I would try disabling the plugins for some time (if you can). You said you went to local database. But is it still MSSQL?

So far I have disabled the archiving plug-in (even though we are required to archive our conversations). Too early to tell obviously but that seems to have reduced the load. As for the database, I chose to go with the included integrated database. I do not suspect we are a large enough user base to exceed the capabilities. Wanted to try and rule out as much as possible.

I had come across a few previous posts complaining of similiar issues but they more seemed to do with the PEP plugin. Apparently this problem did not exist with version 3.6.x.

Anyhow, running with archiving disabled currently so we’ll see.

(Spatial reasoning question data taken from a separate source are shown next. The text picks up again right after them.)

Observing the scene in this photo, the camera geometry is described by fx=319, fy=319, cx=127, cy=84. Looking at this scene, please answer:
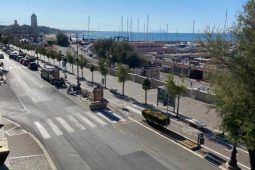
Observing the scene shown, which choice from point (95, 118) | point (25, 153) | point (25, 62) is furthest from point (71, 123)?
point (25, 62)

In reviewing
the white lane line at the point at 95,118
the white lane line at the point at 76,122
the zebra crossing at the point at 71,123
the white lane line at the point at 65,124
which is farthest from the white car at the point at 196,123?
the white lane line at the point at 65,124

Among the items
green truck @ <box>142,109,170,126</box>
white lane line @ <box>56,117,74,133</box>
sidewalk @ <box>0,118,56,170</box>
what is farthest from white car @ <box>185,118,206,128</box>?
sidewalk @ <box>0,118,56,170</box>

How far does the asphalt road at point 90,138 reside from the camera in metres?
21.1

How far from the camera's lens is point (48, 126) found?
28562 millimetres

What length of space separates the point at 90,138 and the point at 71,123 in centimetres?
450

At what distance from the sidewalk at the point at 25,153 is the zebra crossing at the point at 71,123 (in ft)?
5.60

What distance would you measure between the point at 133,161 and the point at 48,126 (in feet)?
34.4

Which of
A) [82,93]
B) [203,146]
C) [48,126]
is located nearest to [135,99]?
[82,93]

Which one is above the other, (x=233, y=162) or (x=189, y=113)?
(x=189, y=113)

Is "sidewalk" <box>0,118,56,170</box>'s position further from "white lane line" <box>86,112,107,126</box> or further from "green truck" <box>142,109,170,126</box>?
"green truck" <box>142,109,170,126</box>

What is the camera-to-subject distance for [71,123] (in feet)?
96.5

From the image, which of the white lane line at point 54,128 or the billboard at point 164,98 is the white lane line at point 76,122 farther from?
the billboard at point 164,98

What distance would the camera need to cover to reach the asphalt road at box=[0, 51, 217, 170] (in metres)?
21.1

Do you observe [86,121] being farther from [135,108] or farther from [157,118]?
[157,118]
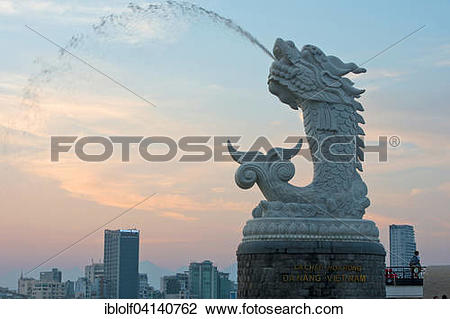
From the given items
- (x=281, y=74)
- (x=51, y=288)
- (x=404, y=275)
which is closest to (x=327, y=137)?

This has happened again. For the past twenty minutes the CPU has been spiked at 100%. The archiving feature is and has been turned off prior to this occuring.

Is there any log I can send in that may indicate where the problem lies?

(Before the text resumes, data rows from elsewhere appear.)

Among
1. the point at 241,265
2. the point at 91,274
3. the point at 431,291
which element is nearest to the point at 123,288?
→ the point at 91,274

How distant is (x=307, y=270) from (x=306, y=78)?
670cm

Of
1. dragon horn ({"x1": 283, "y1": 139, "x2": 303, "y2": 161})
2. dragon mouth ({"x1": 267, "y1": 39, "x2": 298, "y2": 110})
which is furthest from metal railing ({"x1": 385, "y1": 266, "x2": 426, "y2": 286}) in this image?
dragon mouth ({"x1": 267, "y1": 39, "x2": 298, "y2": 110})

Enable the JVM option to log GC details (-XX:+PrintGCDetails). During (Full) GC runs the usually all CPUs are used and the application does not respond. If you have a memory issue you will see a lot of long running Full GCs. See also http://community.igniterealtime.org/docs/DOC-1033

Using the integrated database with archiving is not a good idea. DB will grow and this db is always held in the memory, so memory consumption will grow. So GC will take longer and probably this can cause CPU spikes. GC - garbage collection process to check the memory and free it from unneeded stuff.

How would I go about setting this on a windows server? I cannot find a valid / definitive instruction to implement this on windows.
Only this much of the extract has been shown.